> [Zeilen mit Daten zu räumlichen Fragen]
▼

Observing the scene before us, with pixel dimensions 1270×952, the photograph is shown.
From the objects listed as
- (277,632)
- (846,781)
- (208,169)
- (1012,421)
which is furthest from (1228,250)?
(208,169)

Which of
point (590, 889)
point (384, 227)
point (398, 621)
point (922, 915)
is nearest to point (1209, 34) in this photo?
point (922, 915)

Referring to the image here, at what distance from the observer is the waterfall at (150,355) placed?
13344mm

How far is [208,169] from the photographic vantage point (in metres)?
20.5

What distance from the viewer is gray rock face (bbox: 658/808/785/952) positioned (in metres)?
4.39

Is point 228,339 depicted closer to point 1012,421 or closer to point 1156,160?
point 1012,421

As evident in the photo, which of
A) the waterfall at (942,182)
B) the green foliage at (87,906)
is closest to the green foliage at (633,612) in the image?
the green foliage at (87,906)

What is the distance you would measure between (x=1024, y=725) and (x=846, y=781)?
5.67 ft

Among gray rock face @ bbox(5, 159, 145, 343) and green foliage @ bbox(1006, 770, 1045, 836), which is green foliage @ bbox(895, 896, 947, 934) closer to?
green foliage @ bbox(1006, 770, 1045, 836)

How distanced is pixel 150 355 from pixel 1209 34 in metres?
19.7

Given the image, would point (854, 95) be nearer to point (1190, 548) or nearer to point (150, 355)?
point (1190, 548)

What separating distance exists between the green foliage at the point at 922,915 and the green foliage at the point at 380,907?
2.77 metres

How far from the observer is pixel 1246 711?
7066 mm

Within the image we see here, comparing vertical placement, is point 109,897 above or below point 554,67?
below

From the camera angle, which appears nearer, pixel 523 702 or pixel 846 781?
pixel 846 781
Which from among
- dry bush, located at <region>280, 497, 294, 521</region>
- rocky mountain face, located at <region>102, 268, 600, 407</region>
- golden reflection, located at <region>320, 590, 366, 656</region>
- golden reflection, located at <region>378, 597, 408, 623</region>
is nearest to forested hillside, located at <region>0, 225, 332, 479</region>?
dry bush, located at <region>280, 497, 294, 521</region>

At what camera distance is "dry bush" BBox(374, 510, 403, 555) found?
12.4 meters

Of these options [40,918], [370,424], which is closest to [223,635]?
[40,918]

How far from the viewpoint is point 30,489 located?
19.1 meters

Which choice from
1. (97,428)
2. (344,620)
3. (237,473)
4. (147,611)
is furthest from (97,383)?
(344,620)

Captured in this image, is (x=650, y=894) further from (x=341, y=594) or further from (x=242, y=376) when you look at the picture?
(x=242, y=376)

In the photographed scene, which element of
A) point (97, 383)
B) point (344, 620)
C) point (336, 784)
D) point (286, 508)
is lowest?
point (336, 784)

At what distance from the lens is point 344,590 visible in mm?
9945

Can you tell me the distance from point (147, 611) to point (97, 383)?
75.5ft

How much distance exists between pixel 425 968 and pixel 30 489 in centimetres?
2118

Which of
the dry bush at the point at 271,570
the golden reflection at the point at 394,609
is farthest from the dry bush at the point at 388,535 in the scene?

▲

> [AUFGABENSTELLUNG] Wiederholen Sie aus der Auflistung den Abschnitt von der Zeile mit „Within the image“ bis einschließlich der letzten Zeile der Auflistung, ohne etwas daran zu ändern.

> [BEARBEITETE AUFGABE]
Within the image we see here, comparing vertical placement, is point 109,897 above or below point 554,67?
below

From the camera angle, which appears nearer, pixel 523 702 or pixel 846 781?
pixel 846 781
Which from among
- dry bush, located at <region>280, 497, 294, 521</region>
- rocky mountain face, located at <region>102, 268, 600, 407</region>
- golden reflection, located at <region>320, 590, 366, 656</region>
- golden reflection, located at <region>378, 597, 408, 623</region>
is nearest to forested hillside, located at <region>0, 225, 332, 479</region>?
dry bush, located at <region>280, 497, 294, 521</region>

At what camera distance is "dry bush" BBox(374, 510, 403, 555) found?
12.4 meters

Of these options [40,918], [370,424], which is closest to [223,635]?
[40,918]

How far from the viewpoint is point 30,489 located?
19.1 meters

Which choice from
1. (97,428)
2. (344,620)
3. (237,473)
4. (147,611)
is furthest from (97,383)?
(344,620)

Captured in this image, is (x=650, y=894) further from (x=341, y=594) or further from (x=242, y=376) when you look at the picture?
(x=242, y=376)

In the photographed scene, which element of
A) point (97, 383)
B) point (344, 620)
C) point (336, 784)
D) point (286, 508)
is lowest?
point (336, 784)

At what distance from the lens is point 344,590 visible in mm?
9945

Can you tell me the distance from point (147, 611) to point (97, 383)?
75.5ft

How much distance exists between pixel 425 968 and pixel 30 489 in centimetres?
2118

Which of
the dry bush at the point at 271,570
the golden reflection at the point at 394,609
is farthest from the dry bush at the point at 388,535 in the scene?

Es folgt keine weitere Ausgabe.